Extreme Climate Change: Impacts, Risks and Strategies for Innovative Solutions in Hungary: Closing workshop of IMPRESSIONS Hungarian Case Study on Thursday
The IMPRESSIONS EU FP7 project (November 2013 to October 2018) will have its closing workshop on the Hungarian Case study led by Laszlo Pinter at the Hungarian Academy of Sciences this Thursday, December 6, 2018.
The main research findings of the Hungarian Case Study were summarized in a Policy Brief.

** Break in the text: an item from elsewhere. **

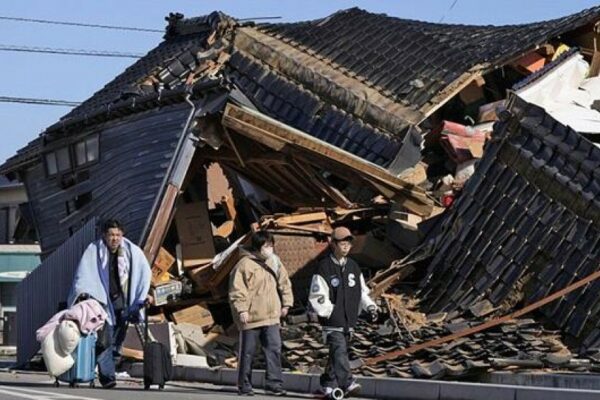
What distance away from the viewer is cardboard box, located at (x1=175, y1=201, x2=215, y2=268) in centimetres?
1958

The IMPRESSIONS project researched what a future above 2°C could look like, which we define as “high-end climate change”. The project also assessed what decisions we can take to help reduce the impacts of such high-end climate change. However, climate change isn’t the only problem the world faces; we live in a world with poverty, poor health, water shortages, a lack of food security, land degradation, resource depletion, mounting social inequalities and weak governance systems. These global problems are all closely interlinked and our current solutions for tackling them tend to be over-simplistic.
IMPRESSIONS has modelled the possible impacts of high-end climate change combined with other key global challenges for five case studies across Europe and Central Asia. Stakeholders have helped develop a vision for what we want the year 2100 to look like, as well as pathways and concrete guidelines for action to move society closer to this vision of a sustainable future.
The final IMPRESSIONS stakeholder workshop took place on 25-27 April 2018, in Tiszafüred, Hungary with the participation of about 60 stakeholders and project partners from all over Europe. This video summerizes the major outcomes and lessons learnt:
Detailed information about the project and its workshops are available under the project website and this link.
The project has also launched an Information Hub on the topic:
IMPACTS AND RISKS FROM HIGH-END SCENARIOS: STRATEGIES FOR INNOVATIVE SOLUTIONS.
This new online resource is to provide a scientifically robust and policy-relevant understanding of the nature and scale of more extreme and long-term consequences of climate and socio-economic change, and guide the use of this knowledge by decision-makers working on adaptation, mitigation and sustainable development.